HMAC rotation follows the same pattern but with an added wrinkle. Some providers (Stripe, for instance) send multiple signatures in the same header, one computed with the old secret and one with the new. Your verification code should try both. If either matches, the request is valid.
function verifyWithRotation(payload, signatures, secrets) {
// secrets is an array: [currentSecret, previousSecret]
for (const secret of secrets) {
for (const sig of signatures) {
if (verifyHmac(payload, sig, secret)) return true
}
}
return false
}If you're building a webhook sender, build this in from day one. You will rotate secrets. Make it painless before you're forced to do it during an incident.
What to actually pick
For receiving external webhooks: HMAC with timestamps. Use whatever scheme your provider implements (Stripe's v1 scheme, GitHub's sha256 header, Shopify's HMAC header). Don't invent your own.
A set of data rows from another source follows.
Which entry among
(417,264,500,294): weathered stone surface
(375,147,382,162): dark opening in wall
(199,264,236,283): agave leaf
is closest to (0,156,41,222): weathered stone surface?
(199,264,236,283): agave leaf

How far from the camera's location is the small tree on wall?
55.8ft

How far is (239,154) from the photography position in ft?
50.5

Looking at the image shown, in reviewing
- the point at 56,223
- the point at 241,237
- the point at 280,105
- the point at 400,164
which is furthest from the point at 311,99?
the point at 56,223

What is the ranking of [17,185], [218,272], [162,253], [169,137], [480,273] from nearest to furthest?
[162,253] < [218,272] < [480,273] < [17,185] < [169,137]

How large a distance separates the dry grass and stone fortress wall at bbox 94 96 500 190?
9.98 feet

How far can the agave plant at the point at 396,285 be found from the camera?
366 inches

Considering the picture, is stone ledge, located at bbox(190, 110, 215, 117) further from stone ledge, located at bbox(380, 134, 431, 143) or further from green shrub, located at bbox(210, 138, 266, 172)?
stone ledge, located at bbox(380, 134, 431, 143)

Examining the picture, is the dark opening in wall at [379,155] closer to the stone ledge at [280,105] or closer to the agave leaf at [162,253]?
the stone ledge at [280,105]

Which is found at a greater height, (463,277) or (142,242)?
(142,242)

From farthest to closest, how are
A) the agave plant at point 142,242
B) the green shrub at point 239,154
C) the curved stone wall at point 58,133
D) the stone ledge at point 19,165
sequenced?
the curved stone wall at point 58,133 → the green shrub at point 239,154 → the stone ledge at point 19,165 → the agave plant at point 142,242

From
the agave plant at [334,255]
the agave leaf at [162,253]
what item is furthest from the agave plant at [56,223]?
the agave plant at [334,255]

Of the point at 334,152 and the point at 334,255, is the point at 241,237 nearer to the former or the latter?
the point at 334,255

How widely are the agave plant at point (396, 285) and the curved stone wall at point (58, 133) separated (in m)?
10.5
For sending webhooks to your customers: HMAC with timestamps. Provide signing secret rotation. Document it clearly. Look at Svix or Standard Webhooks for a spec to follow so you're not reinventing the wheel.
For internal service-to-service over private networks: API keys are acceptable if you have network-level controls. Add HMAC if your threat model warrants it.
For prototypes: whatever gets you shipping. Just don't forget to circle back.
The authentication method you choose is one layer. Combine it with TLS, IP allowlisting where possible, idempotency handling, and monitoring. No single mechanism is the whole story, but getting the foundation right makes everything else easier.